The chapter ends with an epilogue in the voice of an older Gifty, now married to Han and running a lab at Princeton. Her mother has died peacefully, with Gifty, Han, and her caretaker at her side. Gifty now has a habit of going to sit in the local church and look at the statue of Jesus on the cross. Though he knows and understands everything else about her, Han does not understand why she wants to do this, but he comes sometimes to support her. Gifty no longer seeks to discover “other worlds or spiritual planes,” finding holiness instead in living beings, especially her fellow humans. In the church, she never prays. She thinks, remembers, and tries to make sense of her life. When she leaves the church, she always lights two candles, one for her mother and one for Nana.
The final section serves to resolve some of the plot threads that have come up during the present day in the book. It answers key questions for the reader: what will happen to Gifty’s mother? Does Gifty’s experiment succeed? What will Gifty’s relationship with religion be later in life? What will her future look like? Will she find love and happiness?

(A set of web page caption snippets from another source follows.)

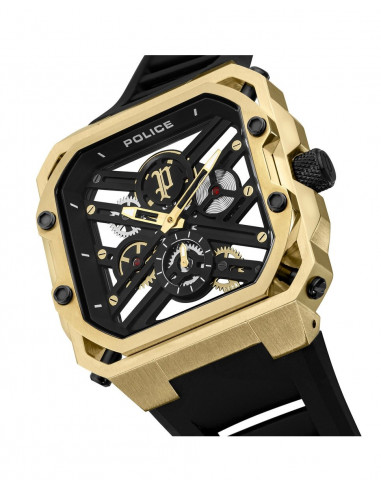 Police Reloj de hombre Disruptor i...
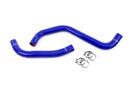 HPS Performance Silicone Radiator Hoses – 2011-2015 Dodge Durango / 2011-2015 Jeep Grand Cherokee - 57-2128-BLUE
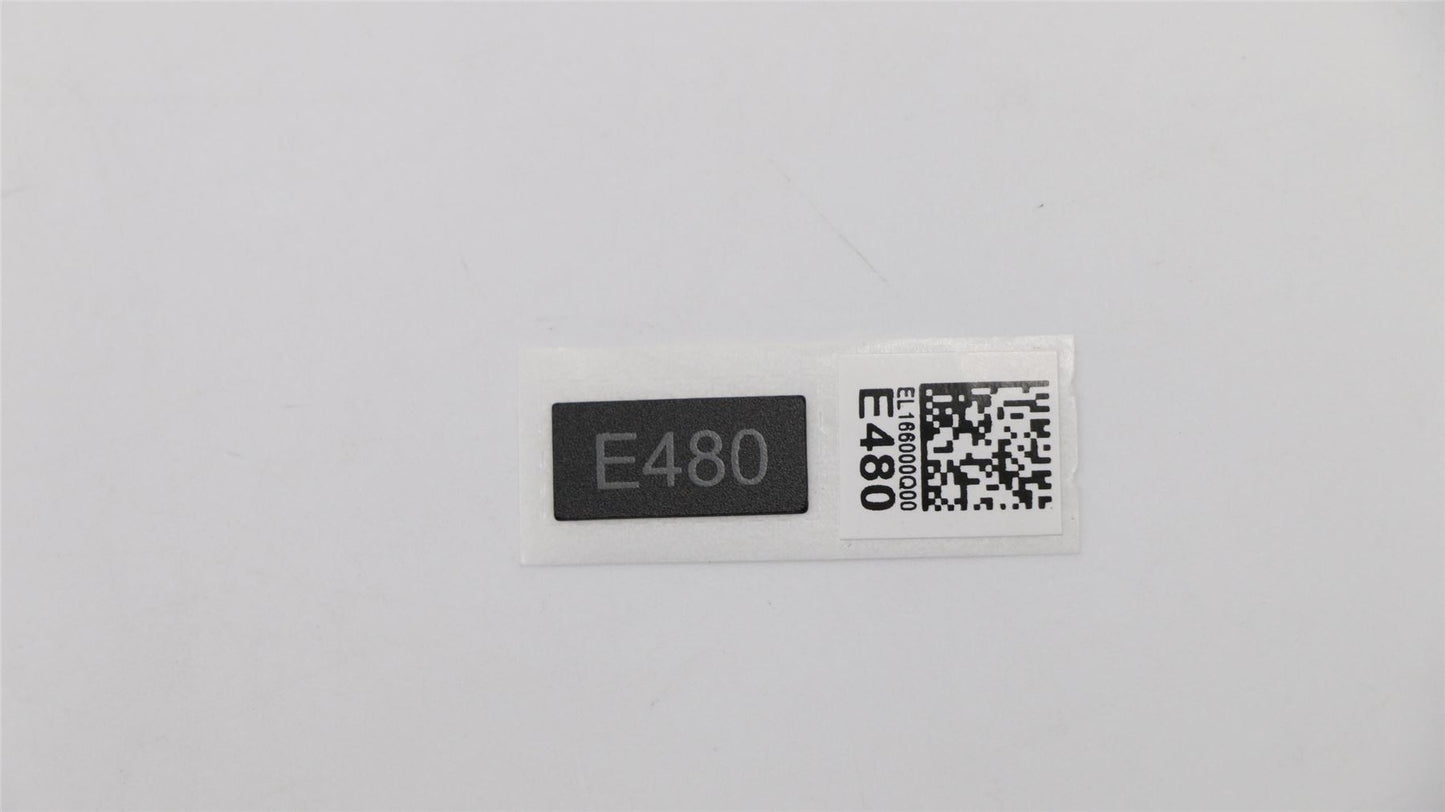 Lenovo LABEL FRU E480 Name label 02HM077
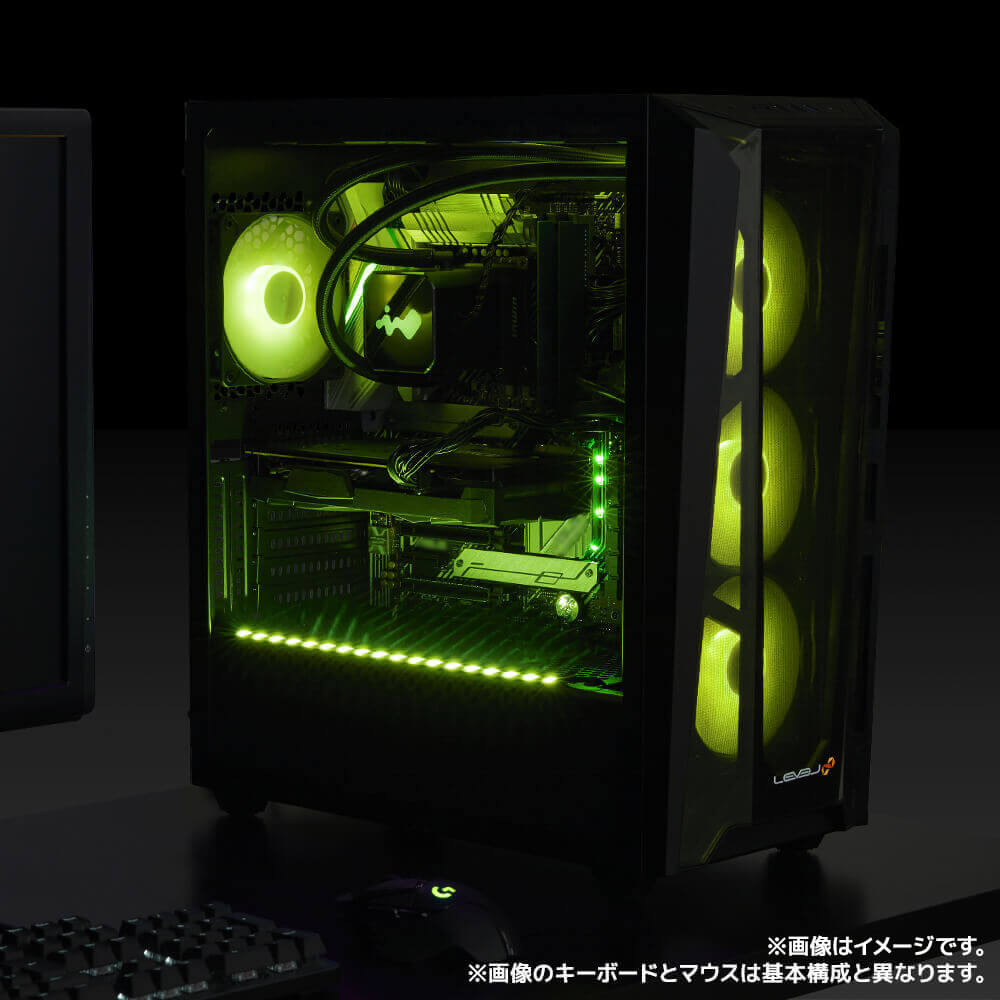 iiyama LEVEL-R67A-LC149KF-XLX-ZETA DIVISION [RGB Build] | パソコン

Yet, at the same time, the author makes clear that none of the larger questions of the book are, or can be, truly resolved. Human beings will always ask them. Is there a God? How can we make sense of our lives? Why do people do things that hurt others? Do we ever truly heal from the traumas of the past? Can people change? Human beings constantly seek these kinds of answers. Yet the book suggests that neither religion nor philosophy nor science can provide complete understanding, just as Gifty continues to believe.
The epilogue shows Gifty still seeking answers. She looks for them both in a church, the place that brought her certainty as a child, and in the lab, the place where she discovers scientific truths about animals, humans, and the brain. In the relationships she has formed with others, she finds joy, holiness, and redemption—but she does not find answers.